A document tabled by Stephen Conroy, Australian Minister for Broadband, Communications and the Digital Economy today shows that the Australian Government is considering crippling infrastructure competition in an attempt to make its National Broadband Network (NBN) viable.

The “Assessment of Proposals, National Broadband Network Process” document compiled for the Government’s NBN Expert Panel by the Australian Competition and Consumer Commission (ACCC) recommends that parts of the Trade Practices Act, the primary law in Australia regarding competition, be amended to allow for “an express statutory prohibition against overbuild in the roll-out and cut-over period.” That is, that no private provider could lay FTTN cable in Australia that competes with the NBN during the 8-15 years it will take for the NBN to be built.

The report notes that the requirement to prohibit competition is necessary so as to assure that the AU$42 billion NBN is commercially viable. Page 111:

However, if access seekers in metropolitan areas have no other option but to purchase access services from the NBN operator — that is, if there is no possibility that the NBN will be bypassed — averaged access charges may be sustainable.

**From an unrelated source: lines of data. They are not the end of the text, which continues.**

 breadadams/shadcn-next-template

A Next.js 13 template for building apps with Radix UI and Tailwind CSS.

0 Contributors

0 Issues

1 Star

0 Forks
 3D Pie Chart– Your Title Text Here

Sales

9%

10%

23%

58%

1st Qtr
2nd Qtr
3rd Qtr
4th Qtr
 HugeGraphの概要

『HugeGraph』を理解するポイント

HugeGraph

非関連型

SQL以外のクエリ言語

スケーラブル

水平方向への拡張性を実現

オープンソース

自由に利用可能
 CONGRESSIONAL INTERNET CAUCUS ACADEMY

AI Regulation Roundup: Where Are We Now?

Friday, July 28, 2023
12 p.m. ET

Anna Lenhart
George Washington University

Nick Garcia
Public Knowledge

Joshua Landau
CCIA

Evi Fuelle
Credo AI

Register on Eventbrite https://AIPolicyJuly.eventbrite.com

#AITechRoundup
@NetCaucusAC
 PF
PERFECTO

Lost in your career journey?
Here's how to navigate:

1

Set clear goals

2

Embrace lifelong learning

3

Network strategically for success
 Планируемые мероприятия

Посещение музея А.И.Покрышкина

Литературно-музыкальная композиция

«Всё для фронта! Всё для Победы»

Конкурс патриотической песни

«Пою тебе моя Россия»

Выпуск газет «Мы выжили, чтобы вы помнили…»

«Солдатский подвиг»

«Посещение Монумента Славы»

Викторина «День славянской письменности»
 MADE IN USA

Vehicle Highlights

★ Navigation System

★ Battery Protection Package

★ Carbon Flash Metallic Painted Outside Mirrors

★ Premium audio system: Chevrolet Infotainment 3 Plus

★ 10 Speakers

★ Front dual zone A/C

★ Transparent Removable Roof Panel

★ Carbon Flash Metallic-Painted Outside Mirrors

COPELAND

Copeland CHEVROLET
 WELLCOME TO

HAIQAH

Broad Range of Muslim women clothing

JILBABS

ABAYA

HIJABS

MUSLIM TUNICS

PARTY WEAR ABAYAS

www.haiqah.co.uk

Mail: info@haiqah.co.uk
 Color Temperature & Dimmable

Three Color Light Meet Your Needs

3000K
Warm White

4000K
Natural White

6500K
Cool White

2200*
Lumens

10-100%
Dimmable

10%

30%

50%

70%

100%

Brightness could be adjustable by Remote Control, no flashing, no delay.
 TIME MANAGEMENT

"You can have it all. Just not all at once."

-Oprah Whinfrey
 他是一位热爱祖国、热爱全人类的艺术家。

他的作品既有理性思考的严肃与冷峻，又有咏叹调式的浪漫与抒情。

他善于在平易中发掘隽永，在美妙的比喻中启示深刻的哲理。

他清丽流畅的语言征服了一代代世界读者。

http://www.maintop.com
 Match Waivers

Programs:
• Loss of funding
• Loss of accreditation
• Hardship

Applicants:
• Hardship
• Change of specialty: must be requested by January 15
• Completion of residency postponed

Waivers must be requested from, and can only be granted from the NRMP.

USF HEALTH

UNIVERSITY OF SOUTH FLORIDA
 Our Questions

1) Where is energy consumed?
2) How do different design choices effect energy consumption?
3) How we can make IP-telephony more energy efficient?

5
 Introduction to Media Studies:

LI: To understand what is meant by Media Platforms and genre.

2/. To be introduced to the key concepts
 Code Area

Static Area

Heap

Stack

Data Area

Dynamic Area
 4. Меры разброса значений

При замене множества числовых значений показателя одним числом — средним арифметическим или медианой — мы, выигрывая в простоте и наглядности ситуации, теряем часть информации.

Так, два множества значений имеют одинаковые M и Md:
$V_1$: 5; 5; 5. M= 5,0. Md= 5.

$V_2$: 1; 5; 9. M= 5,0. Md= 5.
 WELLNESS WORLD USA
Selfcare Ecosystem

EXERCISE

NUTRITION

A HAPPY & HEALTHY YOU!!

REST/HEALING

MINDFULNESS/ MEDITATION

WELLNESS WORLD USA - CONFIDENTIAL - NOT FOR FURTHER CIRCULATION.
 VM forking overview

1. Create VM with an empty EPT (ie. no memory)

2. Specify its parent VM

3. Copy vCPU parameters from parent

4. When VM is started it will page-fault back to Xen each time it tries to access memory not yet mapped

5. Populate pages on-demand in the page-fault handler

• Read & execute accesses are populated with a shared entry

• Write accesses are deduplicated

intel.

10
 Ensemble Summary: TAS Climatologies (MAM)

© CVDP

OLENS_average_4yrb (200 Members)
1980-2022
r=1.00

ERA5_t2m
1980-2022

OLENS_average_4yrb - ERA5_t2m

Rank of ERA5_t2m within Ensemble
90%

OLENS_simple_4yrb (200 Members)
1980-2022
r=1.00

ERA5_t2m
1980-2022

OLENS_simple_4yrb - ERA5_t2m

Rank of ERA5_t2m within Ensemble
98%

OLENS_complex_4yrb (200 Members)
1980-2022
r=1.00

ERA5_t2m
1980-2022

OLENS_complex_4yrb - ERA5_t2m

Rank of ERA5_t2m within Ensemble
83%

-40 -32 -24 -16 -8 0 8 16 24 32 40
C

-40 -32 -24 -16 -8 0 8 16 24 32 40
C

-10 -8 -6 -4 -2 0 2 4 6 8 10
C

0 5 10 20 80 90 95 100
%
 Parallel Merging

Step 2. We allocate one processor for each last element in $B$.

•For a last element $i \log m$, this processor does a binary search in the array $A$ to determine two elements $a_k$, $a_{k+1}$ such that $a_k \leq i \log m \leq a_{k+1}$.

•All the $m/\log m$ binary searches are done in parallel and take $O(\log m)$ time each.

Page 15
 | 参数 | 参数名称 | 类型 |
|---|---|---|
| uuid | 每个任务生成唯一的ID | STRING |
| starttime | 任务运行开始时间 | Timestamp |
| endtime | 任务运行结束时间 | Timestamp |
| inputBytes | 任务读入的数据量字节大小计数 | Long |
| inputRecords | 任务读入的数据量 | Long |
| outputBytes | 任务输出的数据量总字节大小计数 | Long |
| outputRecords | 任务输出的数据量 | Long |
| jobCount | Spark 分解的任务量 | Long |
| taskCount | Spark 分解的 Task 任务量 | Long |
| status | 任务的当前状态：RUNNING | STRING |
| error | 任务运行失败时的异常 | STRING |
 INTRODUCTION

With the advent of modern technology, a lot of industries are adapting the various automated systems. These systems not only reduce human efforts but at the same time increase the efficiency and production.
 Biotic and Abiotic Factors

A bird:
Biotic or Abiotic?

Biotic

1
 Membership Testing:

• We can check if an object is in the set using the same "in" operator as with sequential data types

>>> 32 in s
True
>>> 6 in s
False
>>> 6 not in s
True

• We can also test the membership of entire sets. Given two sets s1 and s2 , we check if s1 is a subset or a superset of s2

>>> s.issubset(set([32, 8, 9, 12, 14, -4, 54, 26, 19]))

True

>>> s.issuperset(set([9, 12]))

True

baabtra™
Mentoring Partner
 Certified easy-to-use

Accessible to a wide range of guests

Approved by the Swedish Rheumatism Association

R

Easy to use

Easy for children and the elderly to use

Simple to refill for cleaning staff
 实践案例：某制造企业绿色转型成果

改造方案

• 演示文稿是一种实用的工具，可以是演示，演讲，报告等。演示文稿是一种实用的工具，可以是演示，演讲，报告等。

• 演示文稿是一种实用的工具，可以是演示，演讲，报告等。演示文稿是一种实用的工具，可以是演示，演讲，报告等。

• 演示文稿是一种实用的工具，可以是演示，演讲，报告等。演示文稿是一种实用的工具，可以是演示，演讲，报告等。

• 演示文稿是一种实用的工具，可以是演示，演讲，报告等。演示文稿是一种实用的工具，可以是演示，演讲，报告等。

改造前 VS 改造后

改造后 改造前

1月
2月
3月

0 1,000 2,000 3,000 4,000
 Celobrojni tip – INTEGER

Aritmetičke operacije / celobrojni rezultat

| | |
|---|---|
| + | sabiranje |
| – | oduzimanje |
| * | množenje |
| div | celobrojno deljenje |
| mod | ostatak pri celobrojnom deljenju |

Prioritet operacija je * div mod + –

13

Ironically perhaps, the report argues that prohibiting infrastructure competition by creating a universal wholesale monopoly of next-generation internet access should be coupled with new regulations to encourage retail competition. Pg 245:

One of the Commonwealth’s objectives for the National Broadband Network (NBN) is that it:
Facilitates competition through open access arrangements that ensure equivalence of price and non-price terms and conditions, and provide scope for access seekers to differentiate their product offerings.

The concept of Government owned infrastructure combined with multiple retail suppliers isn’t unprecedented in Australia, for example in some states consumers have a choice of retail suppliers for water and power. The difference though is simple: the deregulation of those markets occurred with the infrastructure already being owned by the Government, infrastructure that was not already subject to competition.

The formerly Government owned telco Telstra is often labeled the monopoly wholesale provider, and to many homes that remains true. But the telecommunications industry in Australia has been deregulated for years, and already some markets offer competition away from Telstra’s copper to the home network. Anything from Optus Cable through to smaller scale cable rollouts in places like Geelong on Canberra. It’s not just Telstra who is unable to compete with the NBN, it’s anyone with a cable in the ground who wants to upgrade it over the next 10-15 years, on the grounds that forcing everyone onto the NBN is the only way to make it viable.

What the report does overlook though in its consideration of forcing NBN uptake is that it presumes that the only delivery method is a competing FTTN network. As noted many times previously, technology is already starting to turn existing infrastructure into high speed alternatives, such as the next generation of ADSL tech. As much as cutting out competition in FTTN infrastructure may seem harsh, it may be irrelevant in the years ahead as technology bypasses the Australian Government’s attempts to force everyone onto the heavily censored NBN.